Rai explained that many deported individuals had served as the primary providers for their families, leaving households in a sudden financial crisis after deportation. Rai also pointed to major barriers in accessing legal representation, with financial hardship often making legal support unattainable.
According to Rai, federal agencies are moving community members through the deportation process so rapidly that families and organizations like ARU often have little time to intervene in meaningful ways. Rai also argued that the federal government has failed to fully consider the unique circumstances facing stateless Bhutanese refugees or provide adequate opportunities for attorneys to advocate on their behalf.
The Mental Health Toll No One Sees
For Rai and the families he and his organization, ARU, support, the legal failures of the deportation system do not just end with a court order; they manifest as a profound, ongoing psychological crisis.
The anguish Rai described mirrors a reality that researchers and mental health experts have increasingly observed within resettled Bhutanese communities in the United States.
The Centers for Disease Control and Prevention reported a suicide rate of approximately 24.4 per 100,000 among Bhutanese refugees in the United States – nearly double the national average. One key factor identified in research is “thwarted belongingness,” a condition in which individuals lose connection to family, community, and identity over time.
For deported Bhutanese refugees, that erosion often deepens further. Deportation multiplies the sense of displacement.
In August 2025, Sanjil Rai, another former Bhutanese refugee who had been deported from the United States, was found dead by suicide in a hotel room in Damak, Nepal, not that far from the two remaining refugee camps there. Those who knew Rai described a life increasingly shaped by isolation and instability following deportation and family separation.

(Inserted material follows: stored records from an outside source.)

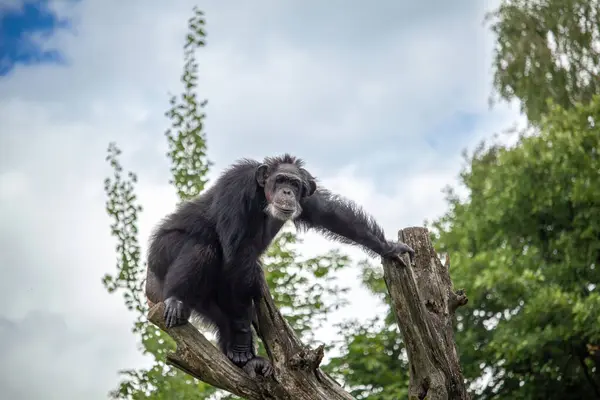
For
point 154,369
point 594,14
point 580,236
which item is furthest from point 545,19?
point 154,369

For Bhandari, Rai’s death did not feel distant or unimaginable. He spoke openly about the internal battles that followed his own deportation. Some days, he said, the darkness became difficult to contain, as isolation, fear, and uncertainty pressed so heavily upon him.

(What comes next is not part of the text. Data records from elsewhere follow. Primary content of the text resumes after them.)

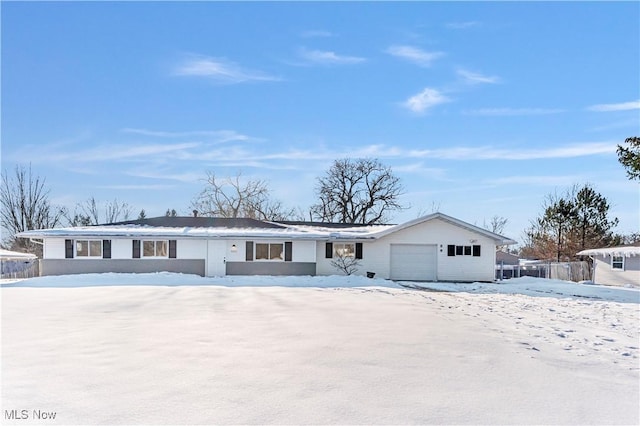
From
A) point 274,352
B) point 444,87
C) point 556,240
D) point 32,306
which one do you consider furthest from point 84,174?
point 556,240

When Bhandari asked if a return to a normal life was possible, his question hung in the air, unanswered by a system defined by the cold realities of deportation and statelessness. All I could do was assure him that his struggle would not remain invisible.

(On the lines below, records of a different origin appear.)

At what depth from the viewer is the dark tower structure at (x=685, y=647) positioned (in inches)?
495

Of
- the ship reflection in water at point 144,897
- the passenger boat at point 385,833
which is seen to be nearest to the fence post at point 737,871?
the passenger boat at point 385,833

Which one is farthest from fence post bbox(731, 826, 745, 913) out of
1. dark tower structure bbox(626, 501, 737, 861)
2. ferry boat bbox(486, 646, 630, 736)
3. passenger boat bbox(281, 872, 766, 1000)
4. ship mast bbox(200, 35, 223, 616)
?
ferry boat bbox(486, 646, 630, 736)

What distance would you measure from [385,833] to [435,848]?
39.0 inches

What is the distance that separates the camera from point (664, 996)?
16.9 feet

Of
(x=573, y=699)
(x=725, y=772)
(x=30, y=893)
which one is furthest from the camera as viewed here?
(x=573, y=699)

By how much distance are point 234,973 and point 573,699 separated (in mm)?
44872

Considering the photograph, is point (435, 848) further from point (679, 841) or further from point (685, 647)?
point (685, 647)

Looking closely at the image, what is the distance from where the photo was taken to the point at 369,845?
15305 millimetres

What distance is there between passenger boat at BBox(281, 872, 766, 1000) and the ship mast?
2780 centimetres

For those living in forced exile after deportation, invisibility is not a void but a condition that quietly organizes life. It shapes daily choices, narrows what feels safe or possible, and defines how long endurance can be stretched before it begins to break.
In Bhandari’s case, as the conversation neared its end, his voice lowered. He asked what should be done if thoughts of suicide became constant and overwhelming. As a reporter, I could not provide therapy or clinical guidance, and I had to remain bound by journalistic ethics, but I urged Bhandari to seek medical help where possible.
Silence soon followed, leaving me unsure whether it was caused by internet connectivity issues or a deliberate choice to remain quiet.
When Bhandari finally spoke again, the tone had shifted. The exhaustion remained, but something steadier had emerged beneath it.
“I am a man without a country,” Bhandari added, “but I will try not to become a ghost to my children. Even if asking for help risks everything, I have to find a way to stay alive for them.”